BEGIN

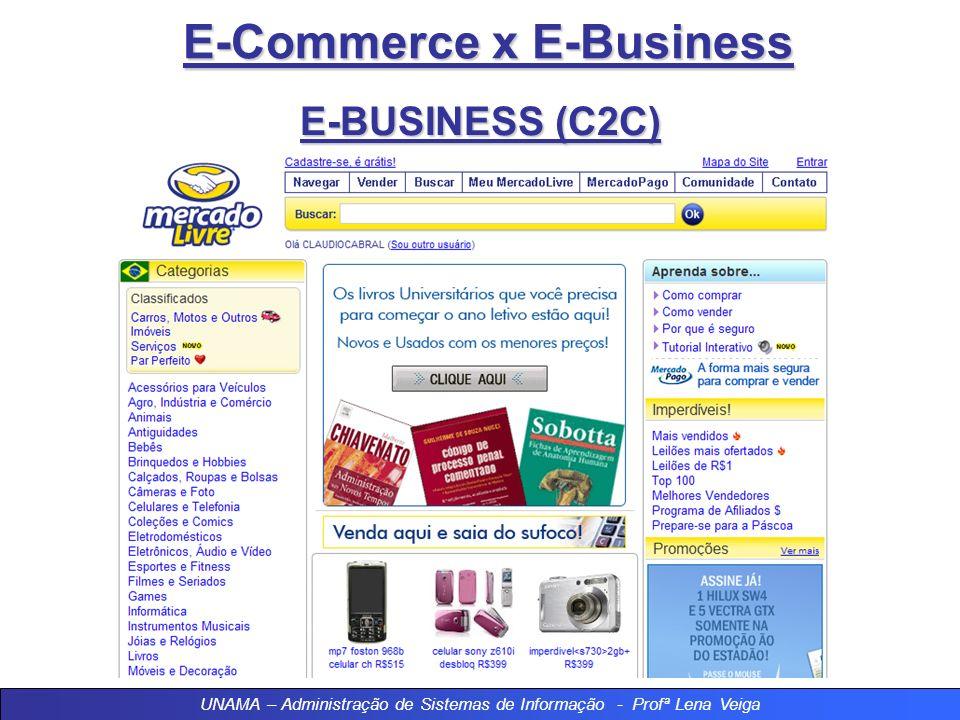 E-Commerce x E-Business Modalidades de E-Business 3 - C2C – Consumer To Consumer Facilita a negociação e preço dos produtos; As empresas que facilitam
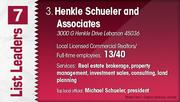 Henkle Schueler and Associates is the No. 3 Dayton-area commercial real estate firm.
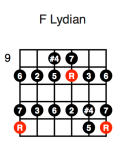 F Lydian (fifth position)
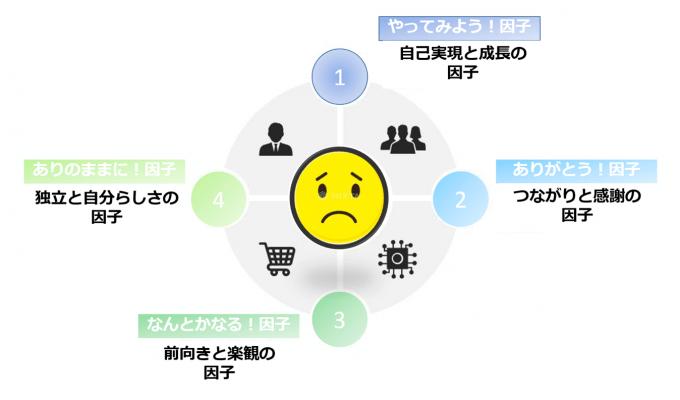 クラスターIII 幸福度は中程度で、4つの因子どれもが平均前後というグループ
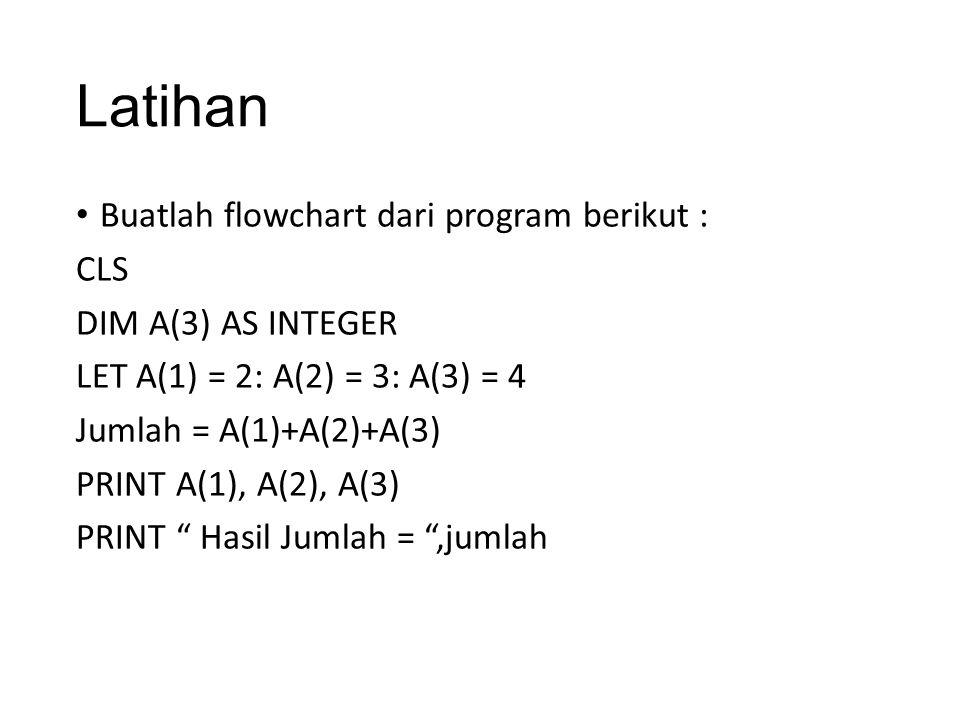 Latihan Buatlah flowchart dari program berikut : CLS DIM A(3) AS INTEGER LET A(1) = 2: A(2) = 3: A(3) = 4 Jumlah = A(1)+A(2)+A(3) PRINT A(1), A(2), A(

END
BEGIN

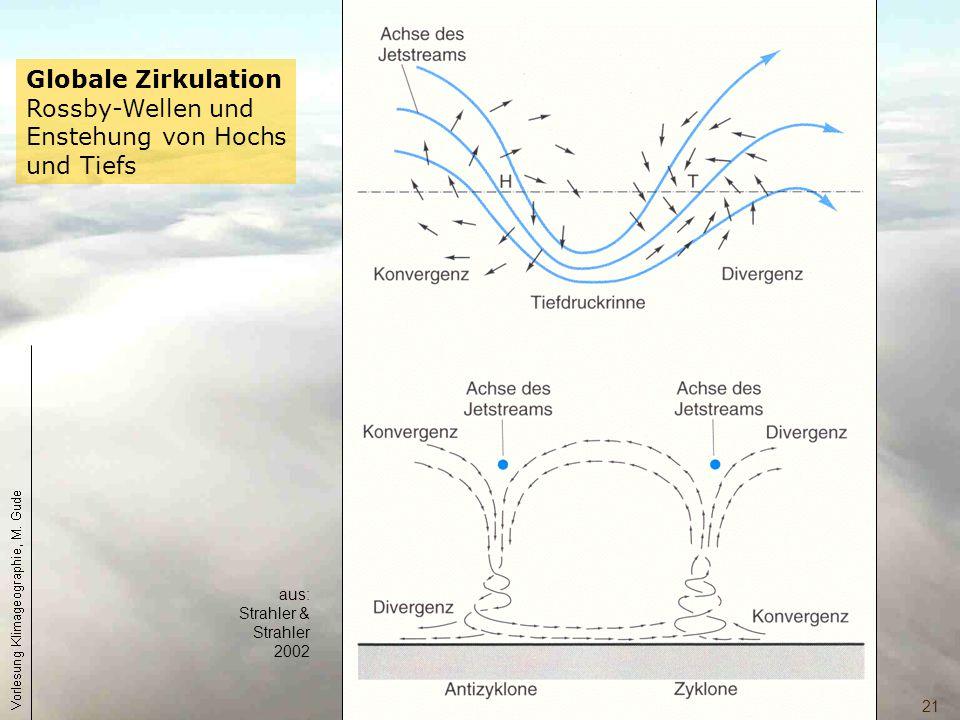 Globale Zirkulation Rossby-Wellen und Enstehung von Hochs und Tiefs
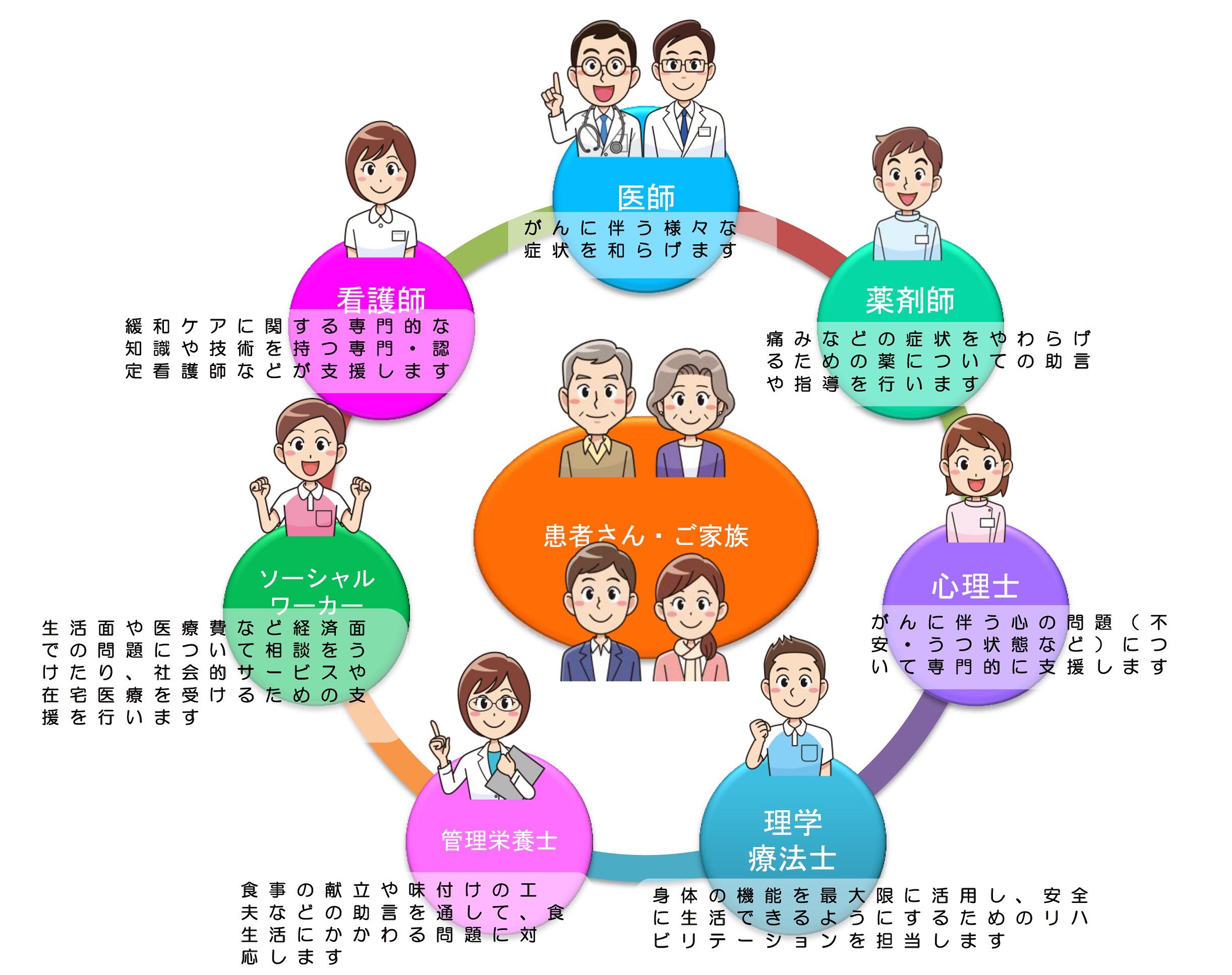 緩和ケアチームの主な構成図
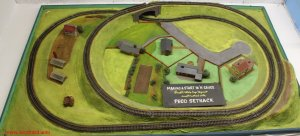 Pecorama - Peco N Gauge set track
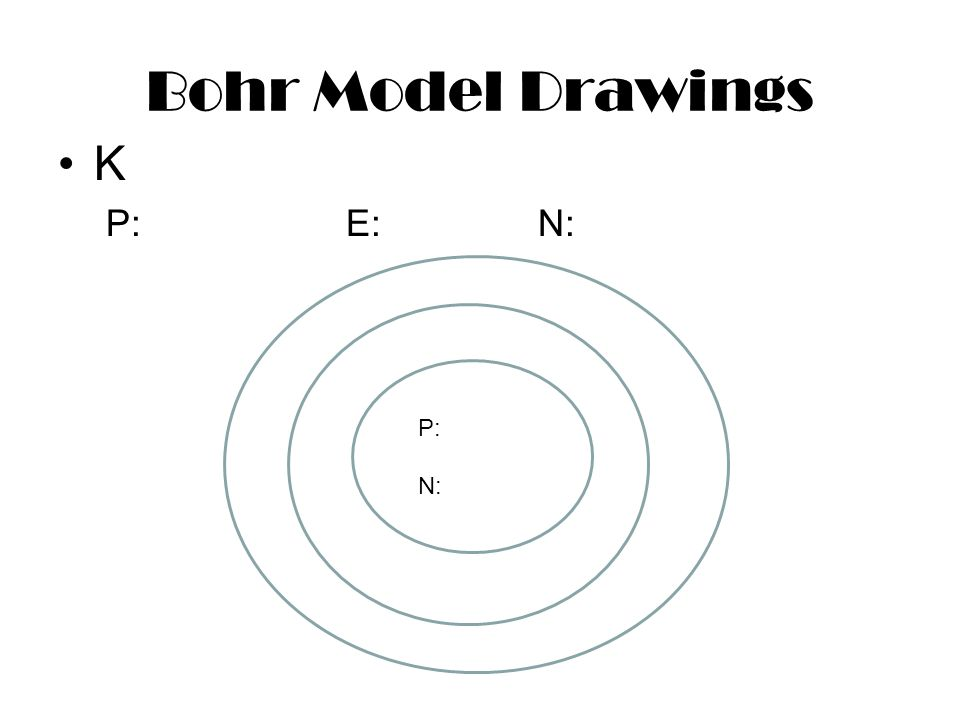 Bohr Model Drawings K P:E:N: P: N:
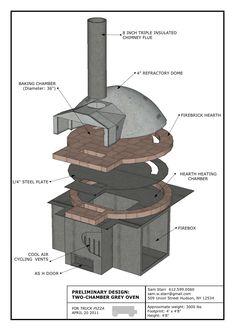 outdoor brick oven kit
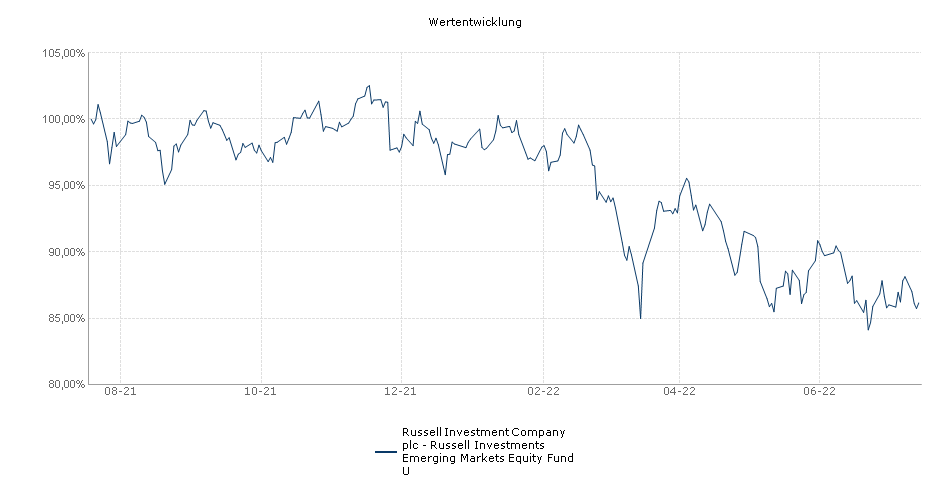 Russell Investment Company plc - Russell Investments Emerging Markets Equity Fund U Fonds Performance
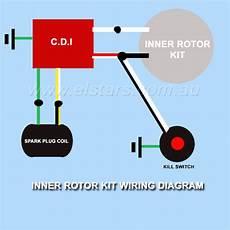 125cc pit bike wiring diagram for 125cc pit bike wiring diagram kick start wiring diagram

END

EXERCISE DETAILS: Once the line with "Bohr Model Drawings" is found above, transcribe each line from it through the line with "125cc pit bike wiring diagram for", exactly, and omit the pictures.

RESPONSE AREA:
 Bohr Model Drawings K P:E:N: P: N:
 outdoor brick oven kit
 Russell Investment Company plc - Russell Investments Emerging Markets Equity Fund U Fonds Performance
 125cc pit bike wiring diagram for 125cc pit bike wiring diagram kick start wiring diagram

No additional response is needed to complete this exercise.